L-Theanine comes out ahead for most readers on the criteria we weight: 3 catalogued goals, OTC dietary supplement, oral dosing, with a Tier-A outcome catalogued. Berberine is the right call when one of the conditionals below applies.
- → If your priority is metabolic health and glucose control, pick Berberine.
- → If your priority is healthspan extension, pick Berberine.
- → If your priority is focus or working memory, pick L-Theanine.
- → If your priority is stress and HPA-axis regulation, pick L-Theanine.
Edge case: Berberine is contraindicated in pregnancy; L-Theanine is the safer pick if that applies.
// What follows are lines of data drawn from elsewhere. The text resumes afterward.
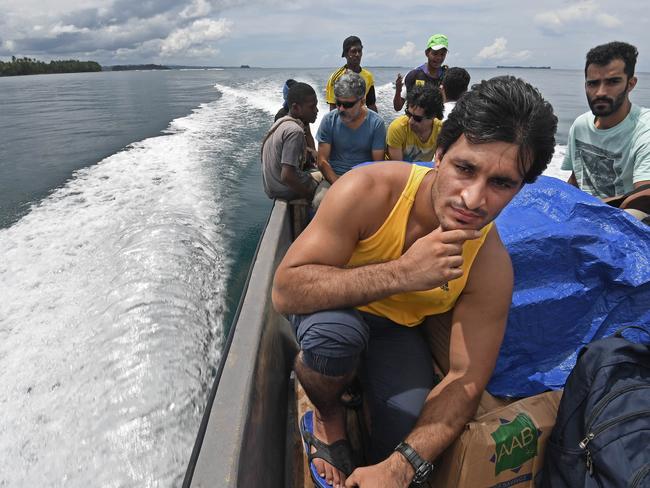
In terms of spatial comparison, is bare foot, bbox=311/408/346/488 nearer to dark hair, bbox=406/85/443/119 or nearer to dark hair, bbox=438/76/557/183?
dark hair, bbox=438/76/557/183

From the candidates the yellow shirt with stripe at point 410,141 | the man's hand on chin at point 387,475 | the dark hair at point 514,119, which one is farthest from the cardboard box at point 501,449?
the yellow shirt with stripe at point 410,141

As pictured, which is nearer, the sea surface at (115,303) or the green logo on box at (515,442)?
the green logo on box at (515,442)

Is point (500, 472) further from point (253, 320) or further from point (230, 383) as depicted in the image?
point (253, 320)

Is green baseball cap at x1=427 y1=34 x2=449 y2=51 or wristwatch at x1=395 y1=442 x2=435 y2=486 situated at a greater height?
green baseball cap at x1=427 y1=34 x2=449 y2=51

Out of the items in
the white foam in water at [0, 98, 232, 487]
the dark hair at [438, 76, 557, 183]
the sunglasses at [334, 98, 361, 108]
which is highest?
the sunglasses at [334, 98, 361, 108]

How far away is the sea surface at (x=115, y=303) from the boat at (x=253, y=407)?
668 millimetres

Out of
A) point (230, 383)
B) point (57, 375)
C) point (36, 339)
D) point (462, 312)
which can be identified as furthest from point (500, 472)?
point (36, 339)

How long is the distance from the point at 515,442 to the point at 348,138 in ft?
9.36

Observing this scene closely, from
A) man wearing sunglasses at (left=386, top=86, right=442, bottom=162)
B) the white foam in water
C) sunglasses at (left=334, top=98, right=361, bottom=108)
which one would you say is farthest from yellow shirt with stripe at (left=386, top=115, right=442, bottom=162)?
the white foam in water

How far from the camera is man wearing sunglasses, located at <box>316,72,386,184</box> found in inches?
142

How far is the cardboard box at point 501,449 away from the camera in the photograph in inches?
49.1

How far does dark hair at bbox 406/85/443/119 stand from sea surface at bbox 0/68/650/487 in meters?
2.12

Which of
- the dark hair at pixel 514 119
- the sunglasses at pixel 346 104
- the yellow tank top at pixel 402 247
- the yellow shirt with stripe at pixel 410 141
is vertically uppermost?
the sunglasses at pixel 346 104

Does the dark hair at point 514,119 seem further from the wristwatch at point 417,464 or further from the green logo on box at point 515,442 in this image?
the wristwatch at point 417,464
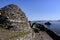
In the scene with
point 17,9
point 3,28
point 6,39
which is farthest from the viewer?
point 17,9

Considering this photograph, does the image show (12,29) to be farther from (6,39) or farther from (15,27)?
(6,39)

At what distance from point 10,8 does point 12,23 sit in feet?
6.89

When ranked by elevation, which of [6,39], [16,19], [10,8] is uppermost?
[10,8]

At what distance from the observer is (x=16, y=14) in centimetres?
1975

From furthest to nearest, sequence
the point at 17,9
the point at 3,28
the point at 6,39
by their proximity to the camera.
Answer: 1. the point at 17,9
2. the point at 3,28
3. the point at 6,39

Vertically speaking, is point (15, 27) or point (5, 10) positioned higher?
point (5, 10)

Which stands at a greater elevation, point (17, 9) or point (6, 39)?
point (17, 9)

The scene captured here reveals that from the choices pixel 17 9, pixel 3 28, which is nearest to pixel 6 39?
pixel 3 28

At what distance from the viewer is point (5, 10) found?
19.1 metres

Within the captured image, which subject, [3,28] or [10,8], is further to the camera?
[10,8]

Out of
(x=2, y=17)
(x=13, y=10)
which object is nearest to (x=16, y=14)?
(x=13, y=10)

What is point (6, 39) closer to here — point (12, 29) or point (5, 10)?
point (12, 29)

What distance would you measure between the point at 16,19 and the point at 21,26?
3.34 feet

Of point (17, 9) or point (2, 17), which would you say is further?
point (17, 9)
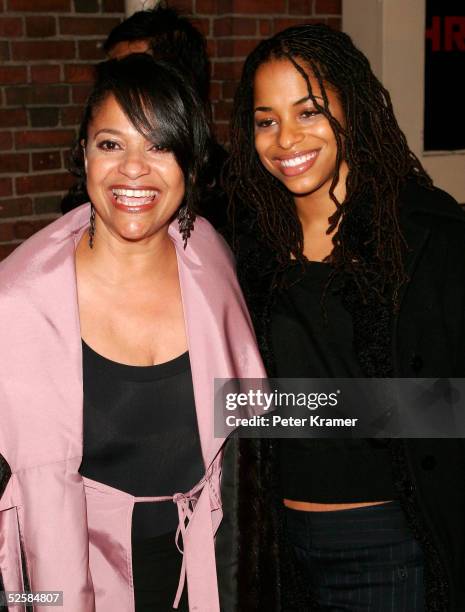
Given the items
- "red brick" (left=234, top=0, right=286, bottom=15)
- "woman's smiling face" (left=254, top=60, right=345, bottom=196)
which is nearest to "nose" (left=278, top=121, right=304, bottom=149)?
"woman's smiling face" (left=254, top=60, right=345, bottom=196)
Default choice: L-Theanine. Lower friction to source, a Tier-A evidence outcome catalogued, and broader goal coverage. Reach for Berberine only if your priority sits squarely in the goals it owns above.
This verdict is generated from each compound's schema (goals, legal status, evidence outcomes, dosing route). It updates automatically as our compound data evolves; the deeper read sits on each individual compound page.
Common questions
What is the difference between Berberine and L-Theanine?
Berberine and L-Theanine differ in category (natural vs supplement), mechanism, and typical dosing. See the side-by-side table for full details.
Which has a longer half-life, Berberine or L-Theanine?
Berberine half-life is 3 hours; L-Theanine half-life is 1.5 hours.
Can you stack Berberine with L-Theanine?
Stack compatibility depends on mechanism overlap, legal status, and individual response. Check each compound page for specific interactions and contraindications before combining.